# [Exercise requirements]
Reproduce every entry word for word. Drop all pictures from the copy.

(Supplied entries Opens)

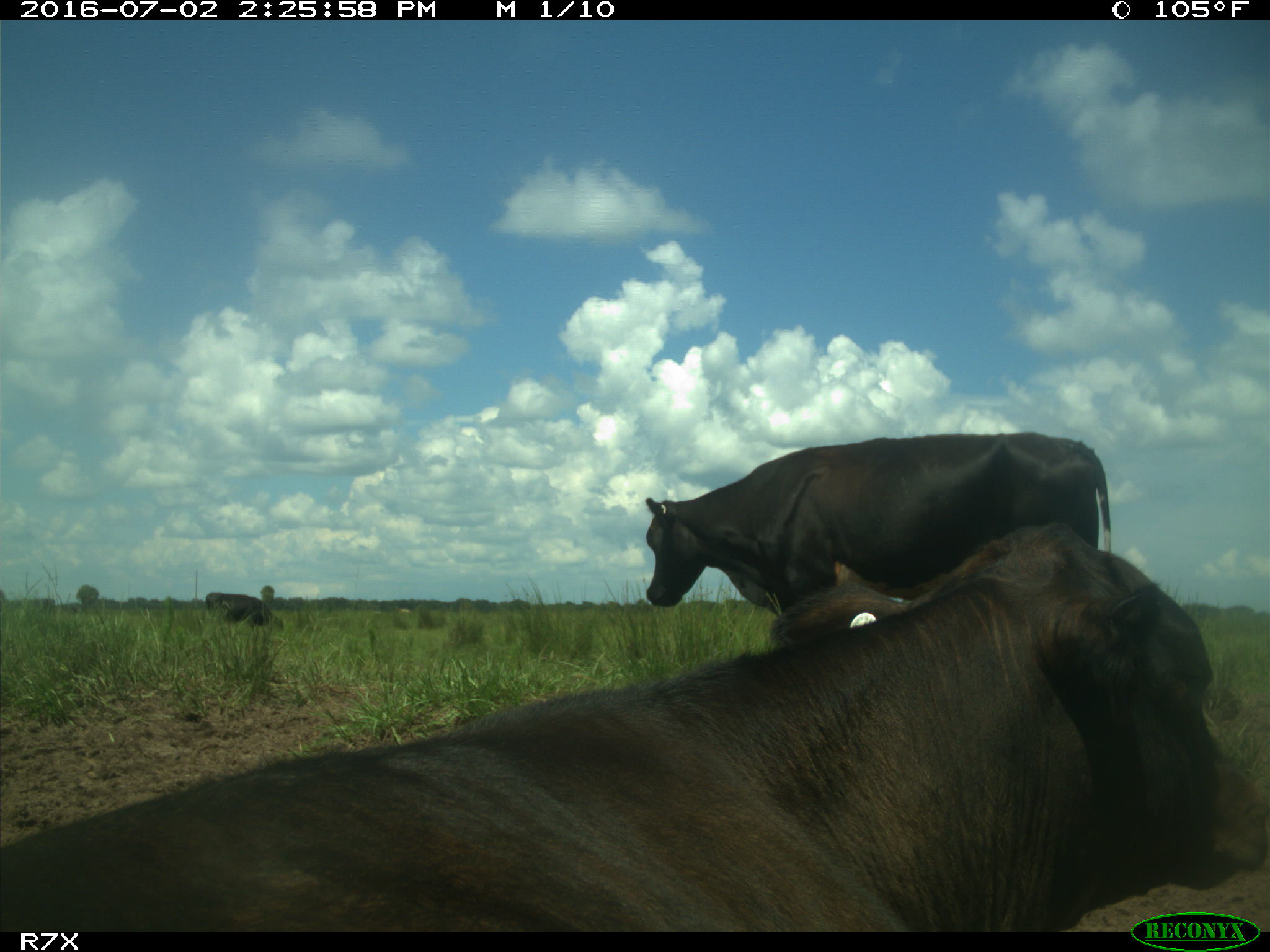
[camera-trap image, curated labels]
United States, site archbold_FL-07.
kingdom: Animalia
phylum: Chordata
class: Mammalia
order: Artiodactyla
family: Bovidae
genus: Bos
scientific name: Bos taurus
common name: domestic cow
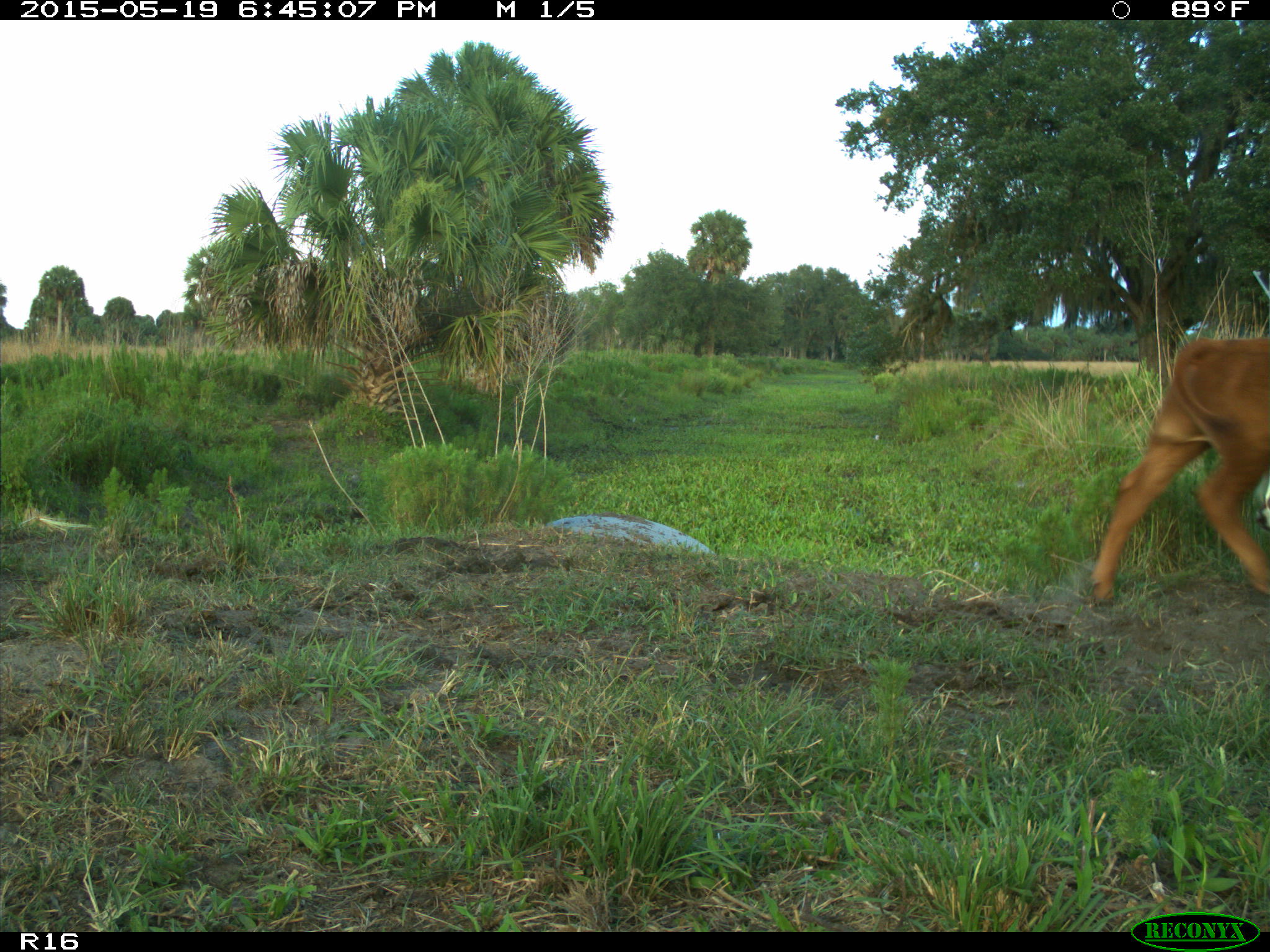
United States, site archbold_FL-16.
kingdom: Animalia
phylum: Chordata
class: Mammalia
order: Artiodactyla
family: Bovidae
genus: Bos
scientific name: Bos taurus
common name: domestic cow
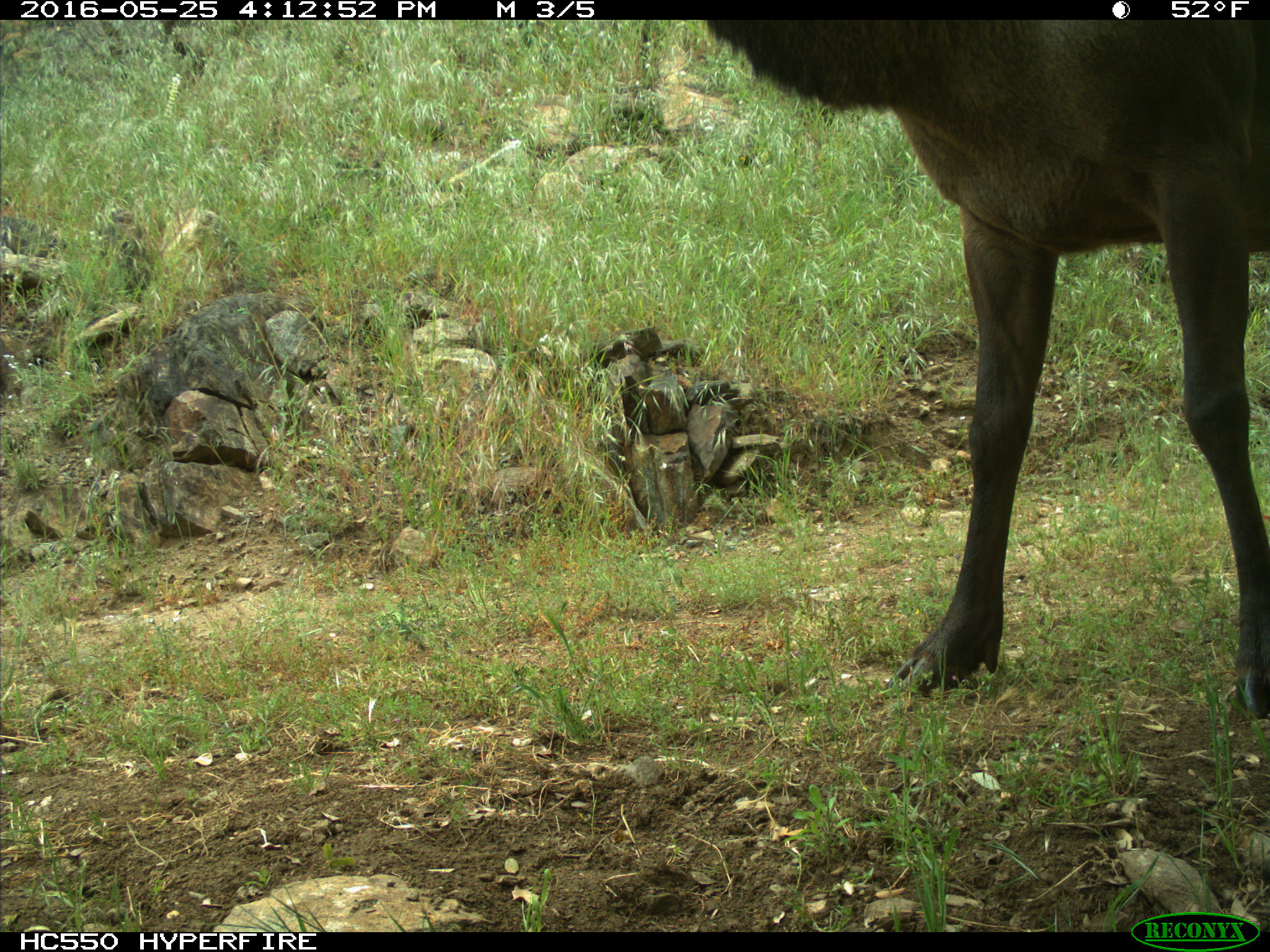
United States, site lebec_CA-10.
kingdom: Animalia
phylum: Chordata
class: Mammalia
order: Artiodactyla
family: Cervidae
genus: Cervus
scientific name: Cervus canadensis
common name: elk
Cervus canadensis (elk).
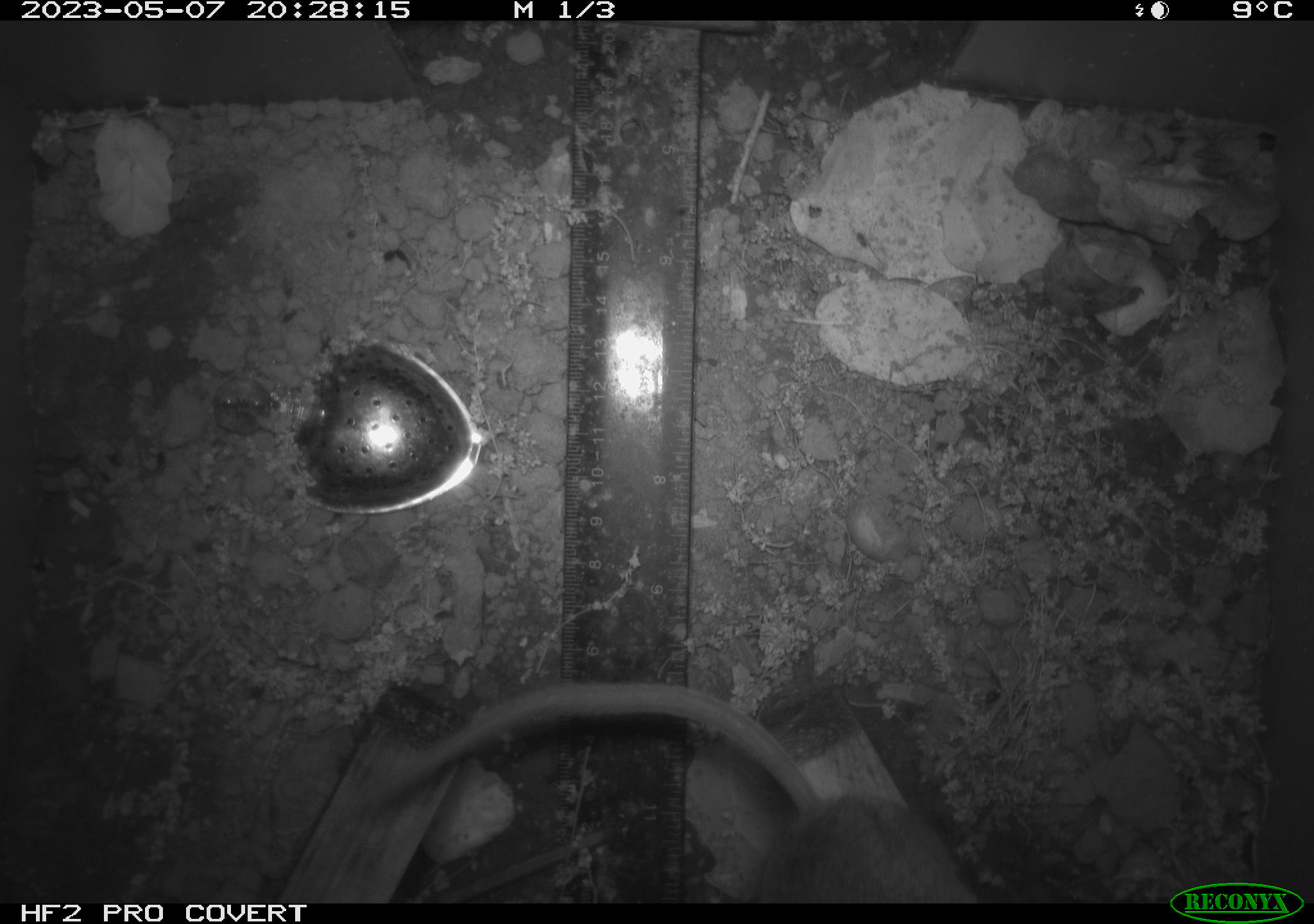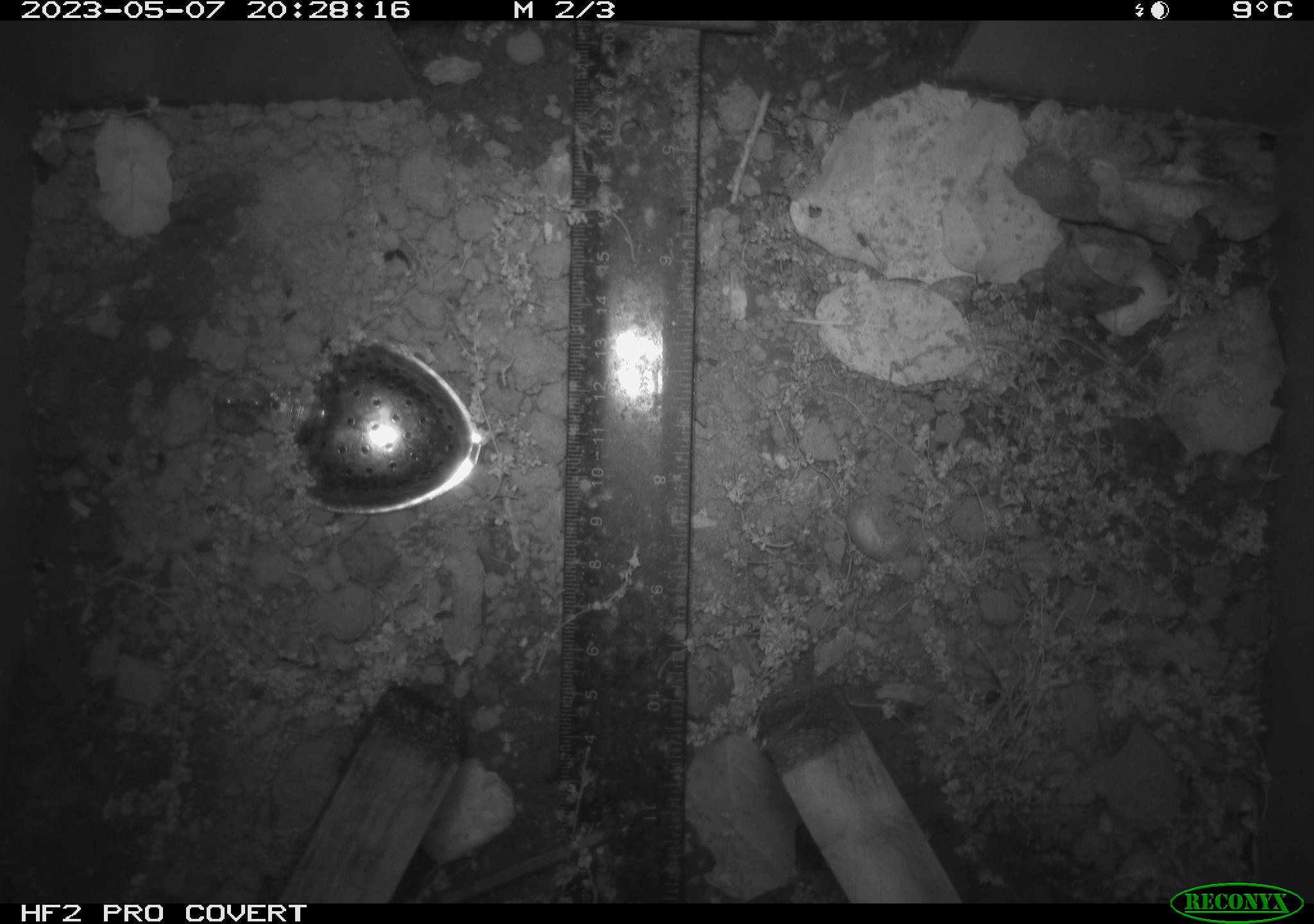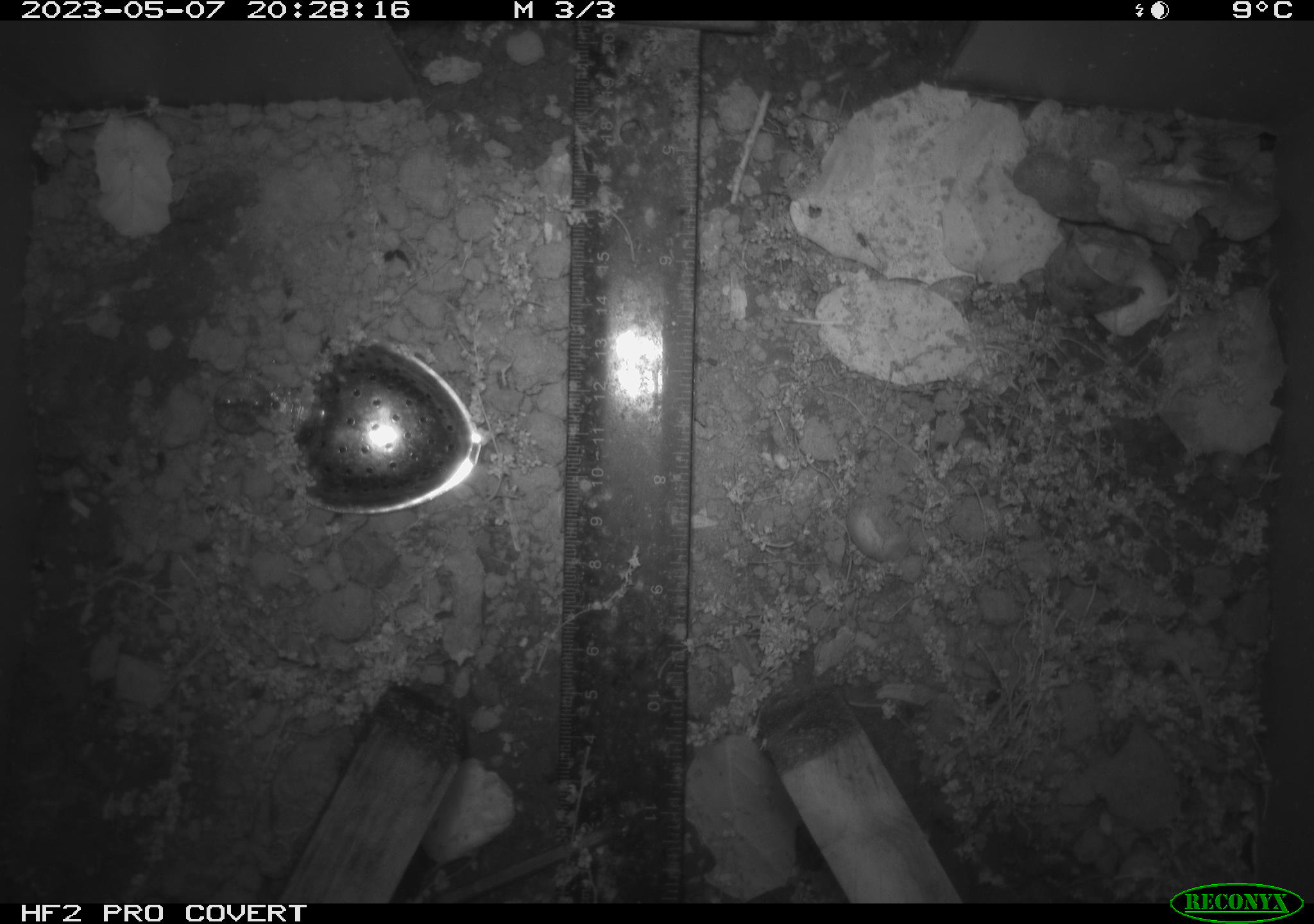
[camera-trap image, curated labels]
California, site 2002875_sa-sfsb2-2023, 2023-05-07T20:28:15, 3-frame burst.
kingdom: Animalia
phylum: Chordata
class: Mammalia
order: Rodentia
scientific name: Rodentia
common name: mouse species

(Supplied entries Closes)

# [Answer to this problem]
[camera-trap image, curated labels]
United States, site archbold_FL-07.
kingdom: Animalia
phylum: Chordata
class: Mammalia
order: Artiodactyla
family: Bovidae
genus: Bos
scientific name: Bos taurus
common name: domestic cow
United States, site archbold_FL-16.
kingdom: Animalia
phylum: Chordata
class: Mammalia
order: Artiodactyla
family: Bovidae
genus: Bos
scientific name: Bos taurus
common name: domestic cow
United States, site lebec_CA-10.
kingdom: Animalia
phylum: Chordata
class: Mammalia
order: Artiodactyla
family: Cervidae
genus: Cervus
scientific name: Cervus canadensis
common name: elk
Cervus canadensis (elk).
[camera-trap image, curated labels]
California, site 2002875_sa-sfsb2-2023, 2023-05-07T20:28:15, 3-frame burst.
kingdom: Animalia
phylum: Chordata
class: Mammalia
order: Rodentia
scientific name: Rodentia
common name: mouse species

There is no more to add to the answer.